_EXERCISE TASK A_: Copy the records from their first line through the line holding "spotted active region: (402, 211)", with both ends included, and leave out the pictures.

_DOCUMENT EXCERPT_:
* Start *
Apart from the DROP statement, the standard way to fix Scalar UDFs is inlining. Inlining is sometimes referred to as a View with parameters.

Automatic Scalar UDF Inlining 🔗︎

If you are on SQL Server 2019 (Compatibility level 150), you have access to Scalar UDF Inlining - codename Froid.

The upside is that you don’t have to change the interface.
The downside is that it has 20+ requirements, as documented here

I’ve picked a few examples

The UDF doesn’t invoke any intrinsic function that is either time-dependent (such as GETDATE()) or has side effects 3 (such as NEWSEQUENTIALID())
The UDF doesn’t reference table variables or table-valued parameters.
The UDF isn’t used in a computed column or a check constraint definition.
The UDF doesn’t contain references to Common Table Expressions (CTEs)
The query invoking the UDF doesn’t have Common Table Expressions (CTEs)

Also, there is a list of fixed inlining bugs since its release. Unfortunately, it’s pretty long, which doesn’t inspire confidence.

Let’s repeat the UDF function in a SELECT clause from Part 1

First, we need to reenable the Database scoped configuration and then run the code

USE ScalarFunction;
GO
ALTER DATABASE SCOPED CONFIGURATION SET TSQL_SCALAR_UDF_INLINING = ON
GO

SELECT TOP (10000)
* End *
_EXERCISE TASK B_: Translate this sentence from the excerpt on scalar UDF inlining into Spanish: "The upside is that you don’t have to change the interface."

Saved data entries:
* Start *
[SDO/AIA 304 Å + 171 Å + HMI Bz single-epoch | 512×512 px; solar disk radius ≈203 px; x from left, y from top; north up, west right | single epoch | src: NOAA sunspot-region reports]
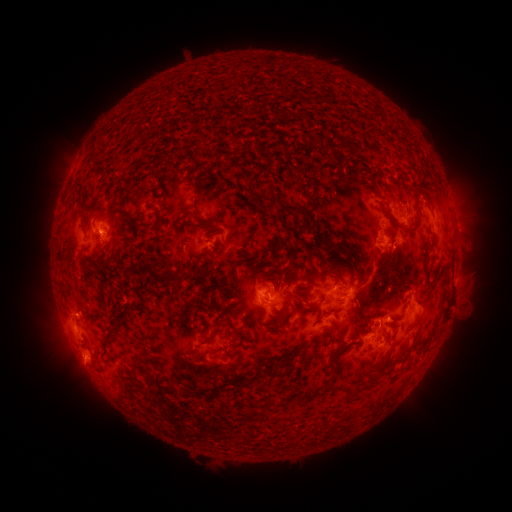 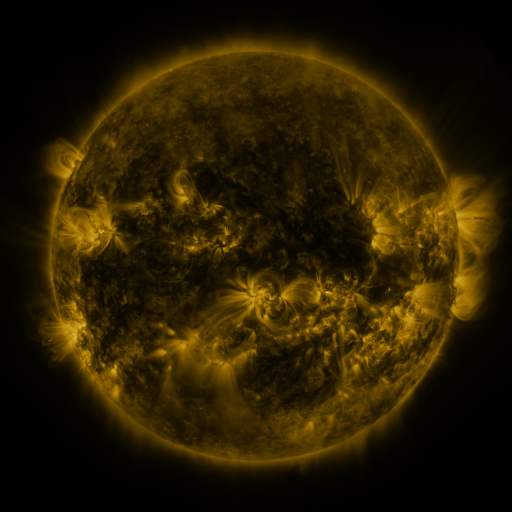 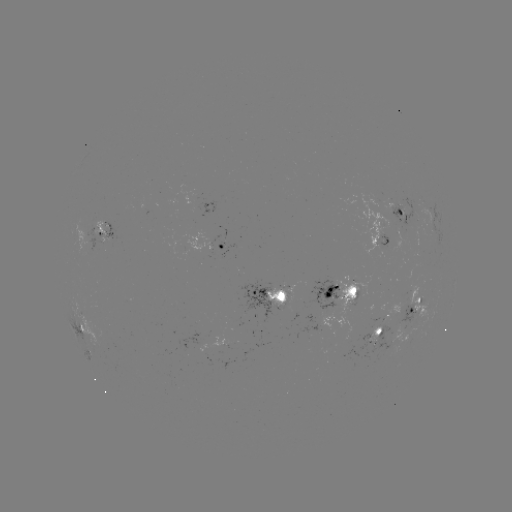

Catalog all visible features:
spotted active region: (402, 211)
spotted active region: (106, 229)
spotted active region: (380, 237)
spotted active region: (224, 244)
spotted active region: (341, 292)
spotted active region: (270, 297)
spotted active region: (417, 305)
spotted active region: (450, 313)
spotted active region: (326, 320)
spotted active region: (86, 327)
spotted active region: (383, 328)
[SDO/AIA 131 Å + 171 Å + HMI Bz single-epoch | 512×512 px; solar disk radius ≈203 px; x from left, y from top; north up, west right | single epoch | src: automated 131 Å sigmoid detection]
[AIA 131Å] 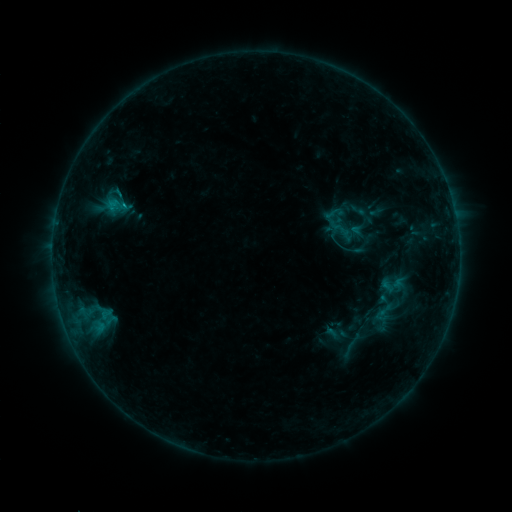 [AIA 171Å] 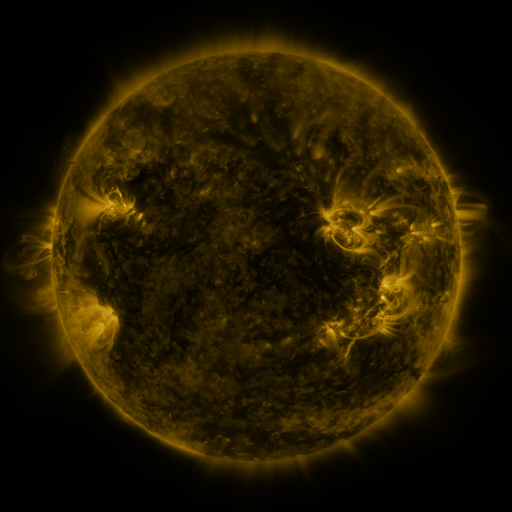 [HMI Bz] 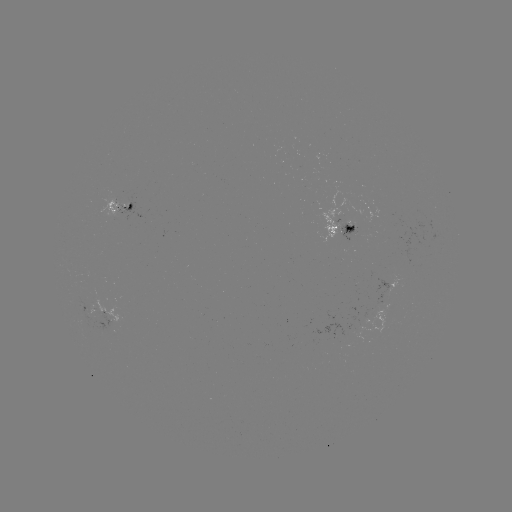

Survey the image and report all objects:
* End *
_EXPECTED OUTPUT A_:
[SDO/AIA 304 Å + 171 Å + HMI Bz single-epoch | 512×512 px; solar disk radius ≈203 px; x from left, y from top; north up, west right | single epoch | src: NOAA sunspot-region reports]

Catalog all visible features:
spotted active region: (402, 211)

_EXPECTED OUTPUT B_: La ventaja es que no tienes que cambiar la interfaz.